| hi there
i am trying to make a copy of a phpBB -any experiences here!?
i need to harvest - and collect some data. Why do i need to collect the data,
you may ask: i am an researcher and i want to do some socio-ethnographic
research. Therefore i need the data: i want to harvest the data.
Harvest is an integrated set of tools to gather, extract, organize, search,
cache, and replicate relevant information. I need to gather information out of
a phpBB2.
Can we tailor httrack to harvest and to digest information in some different
formats.
I need to fetch data out of a online-forum (a phpBB-board) and to store it
locally in a mysql-db)
Is this possible with httrack.
Well, i need to collect some of the data out of a site -
look forward to hear from you...
How to do a kinda of a spider.... okay i do not need all of the data. But for
the empirical research that i have in mind i need all the threads with data of
poster (username)
timestamp
threadnumber
thread-title
messagebody (of course)
and some other tiny data sets....
what do you think? Is this possible with httrack. Or should i set up a certain
Perl-script to run it against the forums.

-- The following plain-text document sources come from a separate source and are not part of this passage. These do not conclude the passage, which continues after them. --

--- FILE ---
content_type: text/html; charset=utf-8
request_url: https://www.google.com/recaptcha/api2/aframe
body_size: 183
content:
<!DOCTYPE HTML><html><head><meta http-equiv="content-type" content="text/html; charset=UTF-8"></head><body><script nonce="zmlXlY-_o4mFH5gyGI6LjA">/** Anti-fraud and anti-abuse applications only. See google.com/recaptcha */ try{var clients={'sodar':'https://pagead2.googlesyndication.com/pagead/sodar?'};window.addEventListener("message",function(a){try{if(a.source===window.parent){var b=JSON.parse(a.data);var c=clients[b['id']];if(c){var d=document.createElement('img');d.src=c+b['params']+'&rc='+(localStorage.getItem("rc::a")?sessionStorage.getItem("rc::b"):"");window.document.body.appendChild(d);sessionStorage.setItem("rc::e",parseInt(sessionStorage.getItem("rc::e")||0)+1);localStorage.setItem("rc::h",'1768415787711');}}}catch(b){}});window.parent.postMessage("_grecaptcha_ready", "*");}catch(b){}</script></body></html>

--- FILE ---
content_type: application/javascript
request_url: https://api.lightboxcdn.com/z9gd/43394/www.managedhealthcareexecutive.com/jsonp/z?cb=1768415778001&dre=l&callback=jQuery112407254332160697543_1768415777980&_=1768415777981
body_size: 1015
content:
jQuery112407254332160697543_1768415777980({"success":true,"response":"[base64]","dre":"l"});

I have a beginning - a script: see here for some beginnings:
forums.devshed.com/perl-programming-6/minor-change-in-lwp-need-ideas-how-to-accomplish-388061.html
and phpbbdoctor.com/doc_tables.php for a list of the tables - i do not need
all of them.
I look forward to hear from you. I want to see how i can solve this issue with
httrack? Mail me to floobee@web.de - i hope to hear from you soon.
regards
butcher | |